National Highways Infra Trust operates within the construction sector and is classified as a small-cap company. Despite its size, it has demonstrated significant growth in recent periods, particularly in net sales and operating profits. The company’s ability to maintain positive quarterly results over the last year underscores its operational resilience amid a competitive industry landscape. However, investors should remain mindful of the company’s debt levels and management efficiency when evaluating its long-term sustainability.

Debt and Risk Factors

One of the key challenges facing National Highways Infra Trust is its high leverage. The Debt to EBITDA ratio of 7.27 times indicates a substantial debt burden relative to earnings before interest, taxes, depreciation, and amortisation. This elevated leverage can constrain financial flexibility and increase vulnerability to interest rate fluctuations or economic downturns. While the company’s operating profit to interest coverage ratio of 2.23 times suggests it can currently meet interest obligations, investors should monitor debt servicing capacity closely as part of their risk assessment.

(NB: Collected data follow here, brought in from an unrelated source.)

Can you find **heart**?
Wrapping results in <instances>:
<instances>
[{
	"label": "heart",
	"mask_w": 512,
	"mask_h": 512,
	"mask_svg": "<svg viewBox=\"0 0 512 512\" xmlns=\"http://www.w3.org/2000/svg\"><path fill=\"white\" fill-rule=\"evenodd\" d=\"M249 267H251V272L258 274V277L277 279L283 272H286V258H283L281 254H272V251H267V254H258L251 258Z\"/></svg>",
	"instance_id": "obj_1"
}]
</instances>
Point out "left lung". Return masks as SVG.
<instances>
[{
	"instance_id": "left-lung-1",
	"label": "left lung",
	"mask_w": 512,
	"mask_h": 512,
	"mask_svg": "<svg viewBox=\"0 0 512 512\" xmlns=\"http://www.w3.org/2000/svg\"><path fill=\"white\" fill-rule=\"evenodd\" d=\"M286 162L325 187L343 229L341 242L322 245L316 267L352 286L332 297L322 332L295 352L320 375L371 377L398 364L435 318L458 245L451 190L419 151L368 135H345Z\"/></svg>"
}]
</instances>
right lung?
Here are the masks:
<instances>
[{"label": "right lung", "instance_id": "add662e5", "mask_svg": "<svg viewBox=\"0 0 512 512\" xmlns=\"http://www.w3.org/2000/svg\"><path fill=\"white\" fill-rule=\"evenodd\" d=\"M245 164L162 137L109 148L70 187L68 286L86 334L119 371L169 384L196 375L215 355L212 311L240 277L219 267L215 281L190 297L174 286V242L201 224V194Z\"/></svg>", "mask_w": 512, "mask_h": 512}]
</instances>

Stock Performance and Market Sentiment

The stock’s performance over the past year, with a return of 19.85%, reflects a positive market sentiment towards National Highways Infra Trust. The steady gains over one, three, and six-month periods indicate sustained investor interest. The zero percent change on the latest trading day suggests a period of consolidation, which may precede further directional moves depending on broader market conditions and company developments. The Mojo Score of 58.0, categorised as 'Hold', aligns with this measured market view.

Conclusion

National Highways Infra Trust’s current 'Hold' rating by MarketsMOJO, last updated on 29 May 2025, remains appropriate given the company’s present fundamentals and market performance as of 22 May 2026. Investors should consider the stock’s average quality, very expensive valuation, strong financial growth, and moderate technical momentum when making investment decisions. The balance of these factors suggests that while the stock is not a compelling buy at this time, it also does not warrant a sell recommendation, making it suitable for investors seeking steady exposure with an eye on future developments.